Researchers categorise work-life balance strategies along a continuum from Separation at one end to Integration at the other. Since the turn of the century technology had been pushing more and more of us to be Integrators – leading to an #AlwaysOn working culture and the risk of burnout.

Integrators appear to be more comfortable blending their work and non-work activities; and in the current circumstances many people have little option to do otherwise. However, integration, also often referred to as multi-tasking – has its limitations.
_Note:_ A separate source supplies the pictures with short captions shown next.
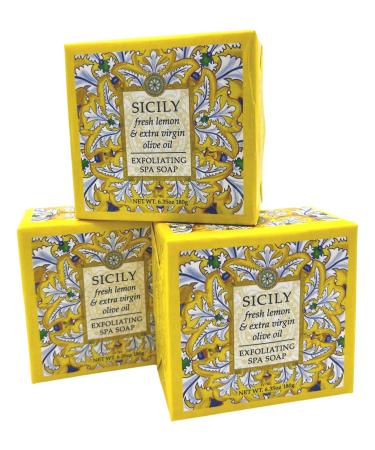 Sicily Exfoliating Spa Soap Set of 3 Square Bars 6.35 Ounces Each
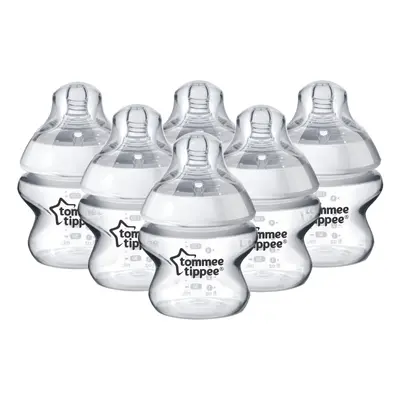 Closer to Nature Baby Bottles, Breast-Like Teat with Anti-Colic Valve, 150ml, Pack of 6, Clear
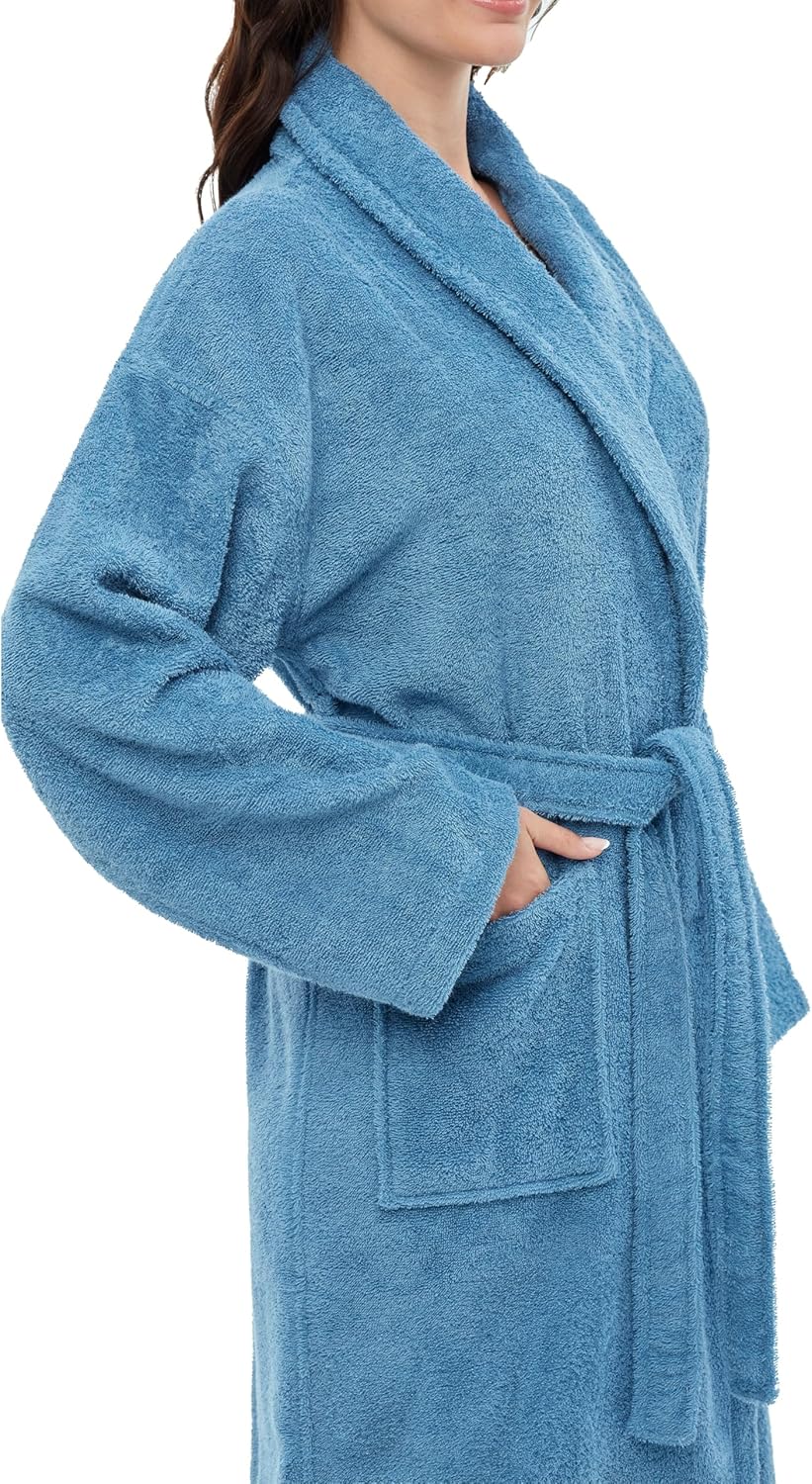 Arus Women's Shawl Collar Robe, Turkish Terry Cotton Bathrobe,with Regular and Full Length Options - Image 3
Indeed multi-tasking has been shown to be a myth. What we’re actually doing is switching between tasks and the mental effort of doing so makes us less productive. Trying to multi-task work with caring for a young child can be almost impossible. If you’re in that position and living in a two parent household it’s better to agree boundaried periods when each of you can work while sharing childcare and household tasks. Lone parents face a much bigger challenge; and may need to lower their work-based expectations in the short term.

In the second part of this blog next week I’ll be looking at how to avoid role confusion; and how to use positive psychology to get what you need.

The internet is currently full of coaches and motivational speakers encouraging us to make use of these unusual circumstances to learn new skills and develop new habits. For many of us that can seem like adding more to the current chaos of our lives. Following my suggestions, on the other hand, will lead you (almost) effortlessly to new skills and habits that will serve you in good stead when the current crisis is over.